"Most small business owners are concerned about retirement."

Profit sharing plans offer both design flexibility and discretion as to making contributions. Company contributions are determined by the plan sponsor and can be allocated in a number of ways. If the company makes little or no profit that year, no contribution is required, although low profits don’t restrict the contribution level. A profit sharing plan can include an option allowing the company to make contributions even if the company has no profit.

Profit sharing contributions are allocated to employees based on compensation. An employer’s maximum deduction is limited to 25% of the annual compensation paid to eligible employees. (The individual participant limits applied to all defined contribution plans are the lesser of 100% of compensation or $46,000 for 2009)

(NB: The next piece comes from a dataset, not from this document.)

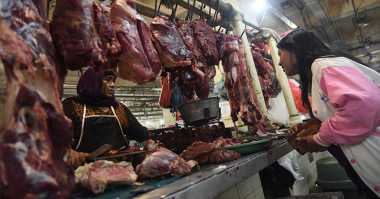 MUI: 50 Persen Daging Potong di Padangsidimpuan Tak Halal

Most small business owners are concerned about retirement, both for themselves and for their employees. The question isn’t whether or not to implement a retirement plan. The two most important issues are what type of plan you should start with and what are the considerations for choosing the right plan. A profit sharing plan is often a good place for a small business to start. There are two basic categories of qualified retirement plans available: defined benefit and defined contribution plans. Both profit sharing and money purchase plans are types of defined contribution plans.

Frequently Asked Questions About Profit Sharing Plans

Choosing an appropriate retirement plan is an important decision for small business owners. A profit sharing plan could be a good place to start. For more information or to open a profit sharing plan, please contact your Raymond James financial advisor today.

Q. Can a profit sharing plan be combined with a 401(k) plan?

A. A 401(k) plan is simply a profit sharing plan with a provision allowing employee salary deferrals. Most 401(k) plans provide employer matching contributions based on the participant’s contribution, with an additional option for a profit sharing allocation. Although most 401(k) plans use a salary ratio formula for profit sharing plan allocations, any of the other formulas could be used.

Q. What are the costs of implementing and maintaining a profit sharing plan?

A. It can vary significantly depending on the design complexity of the plan, the number of employees, and the structure of the investment portfolio.

Q. Can an IRA be rolled into a profit sharing plan?

A. If the IRA is specifically created as a “conduit” IRA, it can be rolled into a profit sharing plan. Otherwise, the plan document would have to specifically allow IRA rollovers, tracking these assets separately.

Q. Do all employees have to be included in a plan?

A. Certain employees may be excluded, but strict coverage rules are enforced to prevent the plan from discriminating in favor of highly compensated employees.

Q. What is the difference between a profit sharing plan and a SEP plan?

A. The profit sharing plan allows vesting schedules, while SEP plans require 100% immediate vesting. A profit sharing plan can require employees to work at least 1,000 hours to share in the contribution, but a SEP plan covers all eligible employees, regardless of hours worked.

Q. What are the administrative requirements?

A. All profit sharing plans are subject to IRS reporting requirements. This includes keeping the plan up to date with new laws, performing nondiscrimination tests, filing a Form 5500 return each year and providing benefit statements and other plan information to participants at least annually. Self-employed persons with no employees are not required to file returns until the plan has $250,000 in assets. It is recommended that a professional pension plan administrator be retained to perform these annual reporting functions.